Head/Tail AnalysisJob configuration specifications
Perform head/tail analysis of queries from collections of raw or aggregated signals, to identify underperforming queries and the reasons. This information is valuable for improving overall conversions, Solr configurations, auto-suggest, product catalogs, and SEO/SEM strategies, in order to improve conversion rates.
Lucidworks offers free training to help you get started with Fusion. Check out the Resolving Underperforming Queries course, which focuses on tips for tuning, running, and cleaning up Fusion’s query rewrite jobs: Visit the LucidAcademy to see the full training catalog. |
Default job name |
|
Input |
Raw or aggregated signals (the |
Output |
|
A minimum of 10,000 signals is required to successfully run this job. |
You can review the output from this job by navigating to Relevance > Rules > Rewrite > Head/Tail. See Underperforming query rewriting for more information.
Head/tail analysis configuration
The job configuration must specify the following:
-
The signals collection (the Input Collection parameter)
Signals can be raw (the
COLLECTION_NAME_signals
collection) or aggregated (the_signals_aggr
collection). -
The query string field (the Query Field Name parameter)
-
The event count field
For example, if signal data follows the default Managed Fusion setup, then
count_i
is the field that records the count of raw signals andaggr_count_i
is the field that records the count after aggregation.
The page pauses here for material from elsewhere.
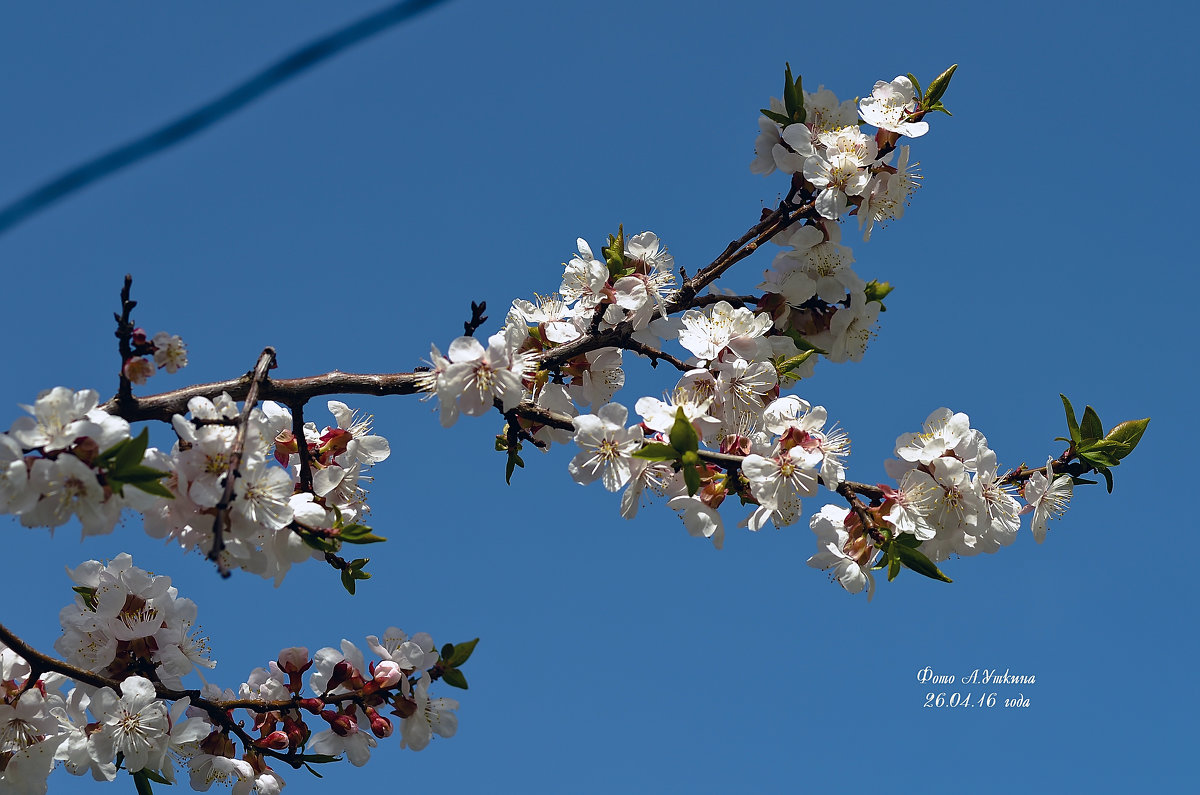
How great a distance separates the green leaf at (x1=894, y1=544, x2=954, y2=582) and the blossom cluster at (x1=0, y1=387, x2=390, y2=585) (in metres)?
1.48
The job allows you to analyze query performance based on two different events:
-
The main event (the
mainType
/Main Event Type parameter) -
The filtering/secondary event (the
filterType
/Filtering Event Type parameter)If you only have one event type, leave this parameter empty.
For example, if you specify the main event to be clicks with minimum count of 0 and the filtering event to be queries with minimum count of 20, then the job will filter on the queries that get searched at least 20 times and check among those popular searched queries to see which ones didn’t get clicked at all or only a few times.
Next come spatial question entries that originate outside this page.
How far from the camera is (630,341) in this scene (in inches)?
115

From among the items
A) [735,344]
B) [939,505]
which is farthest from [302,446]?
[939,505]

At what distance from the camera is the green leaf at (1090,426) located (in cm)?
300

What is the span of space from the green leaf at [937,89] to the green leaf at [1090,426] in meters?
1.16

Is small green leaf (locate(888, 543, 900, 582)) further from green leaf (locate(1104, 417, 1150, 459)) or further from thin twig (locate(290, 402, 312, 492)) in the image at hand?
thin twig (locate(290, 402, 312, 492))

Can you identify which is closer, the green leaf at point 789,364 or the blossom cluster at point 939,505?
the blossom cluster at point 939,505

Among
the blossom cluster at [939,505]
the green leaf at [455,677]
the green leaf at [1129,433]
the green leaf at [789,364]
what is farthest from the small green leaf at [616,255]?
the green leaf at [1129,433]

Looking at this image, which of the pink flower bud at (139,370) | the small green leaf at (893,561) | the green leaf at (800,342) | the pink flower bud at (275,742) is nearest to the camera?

An example configuration is shown below:
The suggested schedule for this head-n-tail analysis job is to run bi-weekly or monthly. You can change schedule under the run panel. |
Job output
By default, the output collection is the <input-collection>_job_reports
collection. The head/tail job adds a set of analytics results tables to the collection. You can find these table names in the doc_type_s
field of each document:
-
overall_distribution
-
summary_stat
-
queries_ordered
-
tokens_ordered
-
queryLength
-
tail_reasons
-
tail_rewriting
You can use App Insights to visualize each of these tables:
-
In the Managed Fusion workspace, navigate to Analytics > App Insights.
The App Insights dashboard appears.
-
On the left, click Analytics .
-
Under Standard Reports, click Head Tail analysis.
The Head/Tail Analysis job output tables appear. These are described in more detail below.
Head/Tail Plot (overall_distribution
)
This head/tail distribution plot provides an overview of the query traffic distribution. In order to provide better visualization, the unique queries are in descending order based on traffic and put into bins of 100 queries on the x axis, with the sum of traffic coming from each bin on the y axis.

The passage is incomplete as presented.